Insatiablement créatif, mû par une profonde humanité et avec une recherche artistique au cœur de tout ce qu’il entreprend, Sina XX a repoussé les limites de l’expérience techno parisienne comme peu d’artistes et acteurs·rices de la nuit avant lui.

Un lundi soir pluvieux de septembre dans le parc du quartier animé du Temple à Paris, on attend Sina Araghi aka Sina XX, arrivé de Montreuil sur son scooter électrique. Sur un banc près de la grille, un vieil homme, parka grise et chapeau assorti vissé sur la tête, nous observe. Face à lui, un couple de jeunes est pris dans une conversation animée en espagnol, en se passant une bouteille de bière. Soudain Sina arrive, casque autour du bras, un grand sourire éclairant une barbe noire naissante surmontée de ses yeux noisettes pétillants.
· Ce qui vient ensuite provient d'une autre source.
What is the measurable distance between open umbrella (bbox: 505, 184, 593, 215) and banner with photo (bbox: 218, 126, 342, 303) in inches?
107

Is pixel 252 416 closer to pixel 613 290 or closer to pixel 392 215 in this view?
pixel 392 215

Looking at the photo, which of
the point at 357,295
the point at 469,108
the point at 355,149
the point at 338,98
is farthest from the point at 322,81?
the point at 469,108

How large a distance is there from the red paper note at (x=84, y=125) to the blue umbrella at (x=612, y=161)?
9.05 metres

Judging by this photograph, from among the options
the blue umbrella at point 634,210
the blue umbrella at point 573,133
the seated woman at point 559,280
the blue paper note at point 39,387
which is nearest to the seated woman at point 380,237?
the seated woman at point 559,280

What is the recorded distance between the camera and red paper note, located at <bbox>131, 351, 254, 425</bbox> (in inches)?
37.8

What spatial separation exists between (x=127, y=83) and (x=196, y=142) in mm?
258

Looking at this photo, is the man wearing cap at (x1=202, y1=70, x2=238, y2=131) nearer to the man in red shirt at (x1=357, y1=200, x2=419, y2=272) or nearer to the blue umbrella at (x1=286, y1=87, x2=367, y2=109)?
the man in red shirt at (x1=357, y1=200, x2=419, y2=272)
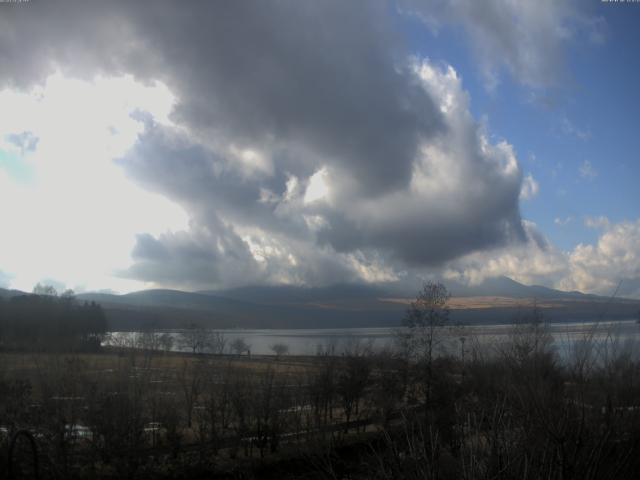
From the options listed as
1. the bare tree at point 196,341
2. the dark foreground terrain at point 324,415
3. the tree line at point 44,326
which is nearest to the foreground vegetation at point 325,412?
the dark foreground terrain at point 324,415

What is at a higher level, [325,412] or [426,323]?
[426,323]

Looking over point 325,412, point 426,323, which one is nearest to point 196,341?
point 426,323

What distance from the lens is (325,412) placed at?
46031mm

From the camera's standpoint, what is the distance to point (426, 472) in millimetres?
9266

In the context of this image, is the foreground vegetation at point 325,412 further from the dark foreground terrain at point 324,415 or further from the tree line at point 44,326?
→ the tree line at point 44,326

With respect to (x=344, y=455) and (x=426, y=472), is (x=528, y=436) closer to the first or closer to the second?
(x=426, y=472)

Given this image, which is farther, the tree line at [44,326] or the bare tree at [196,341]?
the bare tree at [196,341]

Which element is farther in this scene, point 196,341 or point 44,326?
point 196,341

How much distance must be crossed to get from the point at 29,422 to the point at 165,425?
9.00 meters

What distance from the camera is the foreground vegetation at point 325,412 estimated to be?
34.5 ft

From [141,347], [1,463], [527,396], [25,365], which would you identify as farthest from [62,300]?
[527,396]

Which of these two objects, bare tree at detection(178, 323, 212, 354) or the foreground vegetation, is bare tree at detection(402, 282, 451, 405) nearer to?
the foreground vegetation

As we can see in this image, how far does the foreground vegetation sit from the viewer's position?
10523mm

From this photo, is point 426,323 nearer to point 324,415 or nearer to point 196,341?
point 324,415
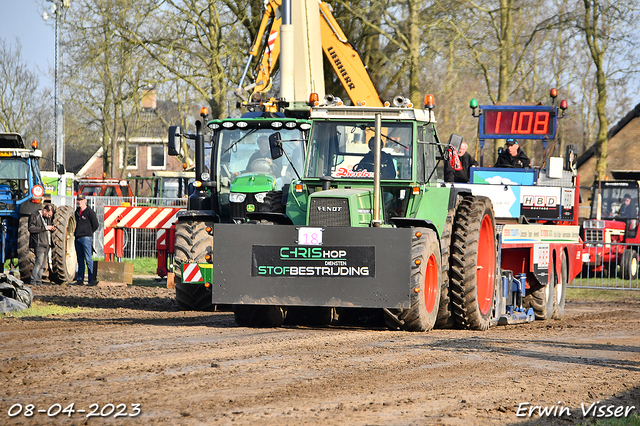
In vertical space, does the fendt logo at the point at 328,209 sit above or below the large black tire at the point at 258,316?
above

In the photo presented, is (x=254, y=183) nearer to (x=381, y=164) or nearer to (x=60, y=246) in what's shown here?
(x=381, y=164)

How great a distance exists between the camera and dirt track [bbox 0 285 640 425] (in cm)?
548

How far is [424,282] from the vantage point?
9305 millimetres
C’est à Paris, sa ville de naissance, que le jeune producteur et organisateur s’est fait un nom sur la scène locale ces dix dernières années, passant en quelques années du statut de jeune DJ amateur à celui d’organisateur des soirées techno parmi les plus réputées de la capitale et de producteur prolifique repéré par AZF, qui l’a intégré à son collectif Qui Embrouille Qui. Ces dernières années il a signé une série de sorties sombres, mélancoliques et acérées, parfois teintées d’influences EBM comme sur son dernier EP Debts Will Tear Us Apart, ou empreintes de son ouverture et réflexion sur le monde sur Legalize Raving, produit sur la route entre Téhéran et Beyrouth. Autant de productions qui redéfinissent chacune à leur manière les contours de la techno française.
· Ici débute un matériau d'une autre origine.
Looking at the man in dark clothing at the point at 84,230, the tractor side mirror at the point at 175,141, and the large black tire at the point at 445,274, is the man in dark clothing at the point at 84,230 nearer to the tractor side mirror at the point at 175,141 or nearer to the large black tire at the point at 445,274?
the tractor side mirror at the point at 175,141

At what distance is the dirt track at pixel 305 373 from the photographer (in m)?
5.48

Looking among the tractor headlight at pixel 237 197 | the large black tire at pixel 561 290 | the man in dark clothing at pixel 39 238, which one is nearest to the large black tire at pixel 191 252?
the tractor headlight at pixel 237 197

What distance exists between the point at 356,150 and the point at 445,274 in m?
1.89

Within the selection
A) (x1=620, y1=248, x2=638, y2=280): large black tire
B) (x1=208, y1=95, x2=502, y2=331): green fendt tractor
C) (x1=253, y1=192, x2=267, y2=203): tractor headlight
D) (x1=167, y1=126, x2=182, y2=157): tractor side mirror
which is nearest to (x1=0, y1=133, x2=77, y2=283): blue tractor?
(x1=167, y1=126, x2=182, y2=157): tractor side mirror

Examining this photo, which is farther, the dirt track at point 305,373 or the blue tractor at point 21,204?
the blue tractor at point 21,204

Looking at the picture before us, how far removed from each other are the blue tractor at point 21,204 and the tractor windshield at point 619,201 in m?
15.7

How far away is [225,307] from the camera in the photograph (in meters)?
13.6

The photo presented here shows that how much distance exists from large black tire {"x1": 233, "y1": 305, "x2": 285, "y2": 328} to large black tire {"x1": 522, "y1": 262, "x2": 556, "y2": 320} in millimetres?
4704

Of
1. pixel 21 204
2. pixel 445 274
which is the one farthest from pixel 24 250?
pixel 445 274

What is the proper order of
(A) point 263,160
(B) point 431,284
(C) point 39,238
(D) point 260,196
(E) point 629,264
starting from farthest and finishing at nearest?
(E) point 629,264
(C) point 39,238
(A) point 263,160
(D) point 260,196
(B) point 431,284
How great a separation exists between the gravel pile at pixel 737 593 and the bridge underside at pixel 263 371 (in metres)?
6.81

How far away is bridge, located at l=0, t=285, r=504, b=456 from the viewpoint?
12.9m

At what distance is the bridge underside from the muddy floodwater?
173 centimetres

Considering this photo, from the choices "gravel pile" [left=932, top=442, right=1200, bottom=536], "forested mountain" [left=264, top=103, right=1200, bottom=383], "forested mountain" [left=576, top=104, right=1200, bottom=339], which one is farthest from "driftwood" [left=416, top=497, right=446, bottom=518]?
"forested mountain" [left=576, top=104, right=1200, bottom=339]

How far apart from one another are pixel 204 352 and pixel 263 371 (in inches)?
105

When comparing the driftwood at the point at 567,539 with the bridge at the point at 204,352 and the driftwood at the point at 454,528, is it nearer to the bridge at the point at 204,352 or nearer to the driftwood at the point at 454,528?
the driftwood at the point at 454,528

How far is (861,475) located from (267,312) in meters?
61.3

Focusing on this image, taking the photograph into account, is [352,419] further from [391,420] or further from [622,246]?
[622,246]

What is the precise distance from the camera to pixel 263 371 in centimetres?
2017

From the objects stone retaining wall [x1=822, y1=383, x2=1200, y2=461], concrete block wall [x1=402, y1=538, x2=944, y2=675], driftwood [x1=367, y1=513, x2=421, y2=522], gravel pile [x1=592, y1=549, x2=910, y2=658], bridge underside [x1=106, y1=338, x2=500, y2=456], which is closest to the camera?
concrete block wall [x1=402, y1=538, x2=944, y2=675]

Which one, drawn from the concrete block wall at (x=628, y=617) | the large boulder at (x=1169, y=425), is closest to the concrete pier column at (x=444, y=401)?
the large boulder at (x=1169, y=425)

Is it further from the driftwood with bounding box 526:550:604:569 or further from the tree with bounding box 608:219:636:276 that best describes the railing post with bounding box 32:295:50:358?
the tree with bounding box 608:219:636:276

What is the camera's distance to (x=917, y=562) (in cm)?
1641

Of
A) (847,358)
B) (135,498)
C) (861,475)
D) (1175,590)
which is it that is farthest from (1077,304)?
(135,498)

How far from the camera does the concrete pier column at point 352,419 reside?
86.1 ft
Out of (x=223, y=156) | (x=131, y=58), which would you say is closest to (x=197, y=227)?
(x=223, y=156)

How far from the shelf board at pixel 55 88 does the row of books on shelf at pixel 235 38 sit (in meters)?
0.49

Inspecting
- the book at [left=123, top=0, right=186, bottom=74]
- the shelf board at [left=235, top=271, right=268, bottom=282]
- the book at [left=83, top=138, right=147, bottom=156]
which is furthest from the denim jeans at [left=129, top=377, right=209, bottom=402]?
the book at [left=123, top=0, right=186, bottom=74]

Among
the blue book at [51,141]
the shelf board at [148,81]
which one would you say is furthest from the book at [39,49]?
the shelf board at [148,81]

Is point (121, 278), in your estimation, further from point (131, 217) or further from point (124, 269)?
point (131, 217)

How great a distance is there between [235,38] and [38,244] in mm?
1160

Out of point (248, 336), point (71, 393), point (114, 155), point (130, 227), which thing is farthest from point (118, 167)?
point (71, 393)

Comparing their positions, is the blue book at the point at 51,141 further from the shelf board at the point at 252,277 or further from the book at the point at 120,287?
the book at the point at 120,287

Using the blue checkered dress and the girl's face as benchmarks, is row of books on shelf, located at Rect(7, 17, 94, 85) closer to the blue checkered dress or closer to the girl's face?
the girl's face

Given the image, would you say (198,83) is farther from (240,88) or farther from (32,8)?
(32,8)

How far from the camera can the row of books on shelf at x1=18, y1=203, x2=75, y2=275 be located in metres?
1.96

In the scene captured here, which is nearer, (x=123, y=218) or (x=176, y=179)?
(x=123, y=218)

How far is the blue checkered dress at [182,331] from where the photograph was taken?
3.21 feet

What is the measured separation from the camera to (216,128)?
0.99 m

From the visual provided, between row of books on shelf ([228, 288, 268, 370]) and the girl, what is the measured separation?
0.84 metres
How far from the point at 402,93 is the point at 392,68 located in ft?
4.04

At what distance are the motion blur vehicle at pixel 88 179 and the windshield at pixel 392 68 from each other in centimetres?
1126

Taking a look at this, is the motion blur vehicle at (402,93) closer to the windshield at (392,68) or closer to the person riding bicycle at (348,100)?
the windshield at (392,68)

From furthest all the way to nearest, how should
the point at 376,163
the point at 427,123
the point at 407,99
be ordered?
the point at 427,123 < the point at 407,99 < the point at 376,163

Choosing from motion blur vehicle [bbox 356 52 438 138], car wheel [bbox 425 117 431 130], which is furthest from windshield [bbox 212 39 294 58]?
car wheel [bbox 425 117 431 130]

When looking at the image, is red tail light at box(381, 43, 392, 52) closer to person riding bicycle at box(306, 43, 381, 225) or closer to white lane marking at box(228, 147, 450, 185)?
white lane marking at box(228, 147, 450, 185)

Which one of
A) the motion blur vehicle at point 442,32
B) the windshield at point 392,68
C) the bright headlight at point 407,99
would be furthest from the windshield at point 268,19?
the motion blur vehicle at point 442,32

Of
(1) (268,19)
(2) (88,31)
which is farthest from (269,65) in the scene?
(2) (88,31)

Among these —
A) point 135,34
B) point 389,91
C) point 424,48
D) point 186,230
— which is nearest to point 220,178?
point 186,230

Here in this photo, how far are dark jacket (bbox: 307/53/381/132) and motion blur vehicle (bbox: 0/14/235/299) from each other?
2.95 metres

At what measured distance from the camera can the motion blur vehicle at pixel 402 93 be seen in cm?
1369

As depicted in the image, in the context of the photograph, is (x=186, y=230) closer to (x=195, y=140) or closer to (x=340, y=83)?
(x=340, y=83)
Né d’une famille perse, Sina a grandi en banlieue parisienne, dans le 93. C’est là, dans sa chambre d’ado, qu’il apprend à mixer, timidement d’abord, hésitant à s’aventurer devant un public. Après un premier coup de cœur électro à l’ère Beni Benassi vers l’âge de 12 ans avec Joachim Garraud et ses séries de podcasts, il suit avec attention la communauté Space Invaders, surfant sur l’ancêtre des réseaux sociaux Caramail, dinosaure des Interwebs que les moins de 30 ans ne peuvent pas connaître. Comme bon nombre de jeunes ados Parisien·ne·s, la Techno parade est un premier contact stimulant avec la fête. Une expérience euphorique, ponctuée d’un set de son idole de l’époque, Garraud. Mais le voilà confronté à un mur : impossible de partager sa passion avec son entourage du lycée dans le Val d’Oise, où on écoute plus volontiers les envolées lyriques de Limp Bizkit que celles d’Aphex Twin. Il décide alors d’explorer la nuit, mû par le désir de trouver un environnement à son image.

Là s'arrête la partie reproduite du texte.